4. A Free Settlement.—Whilst the squatters were gathering all round, a change took place at Brisbane itself. We have seen that about 1840 the English Government had resolved to discontinue transportation, except to Van Diemen’s Land. The word, therefore, went forth that Brisbane was no longer to be a place of exile for criminals. It was to be the home of free men and the capital of a new district. In 1841 Governor Sir George Gipps arrived from Sydney, and laid out the plan of what is now a handsome city. Blocks of land were offered for sale to free settlers, and eagerly bought. The Governor also laid out a little town, now called Ipswich, farther inland. Meanwhile the township of Drayton, and that which is now much larger, Toowoomba, began to gather round two wayside inns established for the convenience of travellers. Captain Wickham was sent up to assume the position of Superintendent of Moreton Bay, which thus became practically a new colony, just as Port Phillip was in the south, though both were then regarded as only districts of New South Wales.

Boomerangs, or Kylies.

5. The Natives.—In these early years the squatters of the district were scattered, at wide intervals, throughout a great extent of country, and, being in the midst of native tribes who were not only numerous but of a peculiarly hostile disposition, they often found themselves in a very precarious situation. The blacks swarmed on the runs, killing the sheep, and stealing the property of the squatters, who had many annoyances to suffer and injuries to guard against. But their retaliation oftentimes exhibited a ferocity and inhumanity almost incredible in civilised men.
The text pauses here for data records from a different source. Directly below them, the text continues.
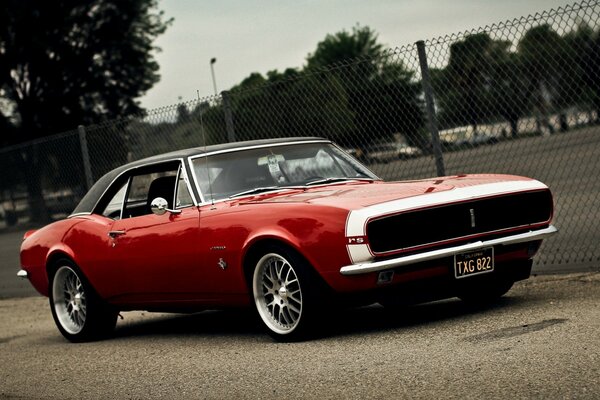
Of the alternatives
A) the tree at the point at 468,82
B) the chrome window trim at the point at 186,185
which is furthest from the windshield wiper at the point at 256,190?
the tree at the point at 468,82

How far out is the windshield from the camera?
7.93 m

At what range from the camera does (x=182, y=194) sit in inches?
316

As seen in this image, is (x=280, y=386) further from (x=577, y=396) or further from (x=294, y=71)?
(x=294, y=71)

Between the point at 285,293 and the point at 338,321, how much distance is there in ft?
3.34

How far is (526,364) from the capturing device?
17.4 ft

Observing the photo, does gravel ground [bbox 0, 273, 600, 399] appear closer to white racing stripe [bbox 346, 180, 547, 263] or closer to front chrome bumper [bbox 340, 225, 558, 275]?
front chrome bumper [bbox 340, 225, 558, 275]

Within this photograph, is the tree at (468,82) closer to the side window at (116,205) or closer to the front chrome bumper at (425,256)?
the front chrome bumper at (425,256)

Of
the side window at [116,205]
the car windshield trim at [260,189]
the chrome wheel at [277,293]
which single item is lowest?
the chrome wheel at [277,293]

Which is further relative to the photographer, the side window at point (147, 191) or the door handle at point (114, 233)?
the door handle at point (114, 233)

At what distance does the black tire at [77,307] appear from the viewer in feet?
29.3

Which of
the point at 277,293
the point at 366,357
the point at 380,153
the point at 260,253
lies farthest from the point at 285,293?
the point at 380,153

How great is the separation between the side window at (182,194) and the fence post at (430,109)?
2.39 meters

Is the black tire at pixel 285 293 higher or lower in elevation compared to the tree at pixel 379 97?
lower

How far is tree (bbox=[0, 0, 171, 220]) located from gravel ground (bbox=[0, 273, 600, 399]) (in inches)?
1168
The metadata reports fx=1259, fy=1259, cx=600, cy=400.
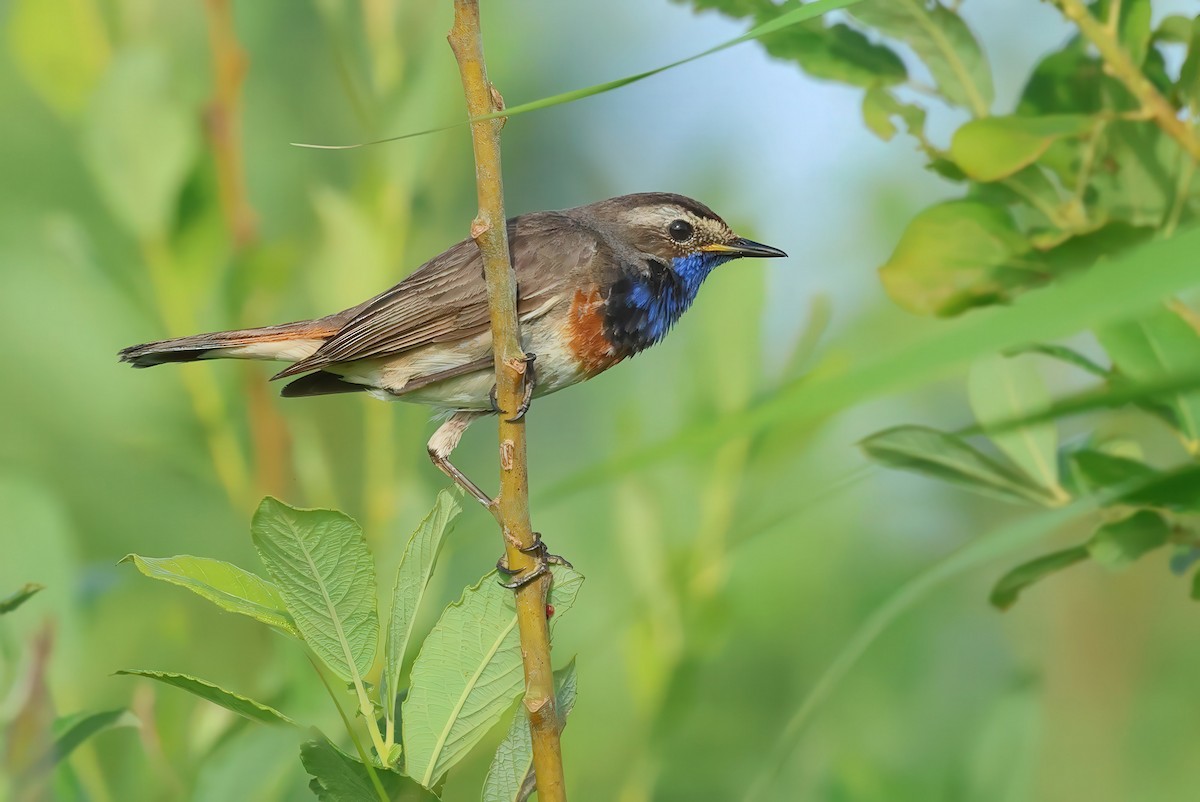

The Government troopers showed little compunction in destroying scores of natives, and, strange to say, the most inhuman atrocities were committed by blacks, who were employed to act as troopers. On one occasion, after the murder of a white man by two blacks, a band of troopers, in the dead of night, stealthily surrounded the tribe to which the murderers belonged, whilst it was holding a corrobboree, and, at a given signal, fired a volley into the midst of the dancing crowd—a blind and ruthless revenge, from which, however, the two murderers escaped. On another occasion the shepherds and hutkeepers out on a lonely plain had begun to grow afraid of the troublesome tribes in the neighbourhood, and cunningly made them a present of flour, in which white arsenic had been mixed. Half a tribe might then have been seen writhing and howling in the agony of this frightful poison till death relieved them. On such occasions the black tribes took a terrible revenge when they could, and so the hatred of black for white and white for black became stronger and deadlier.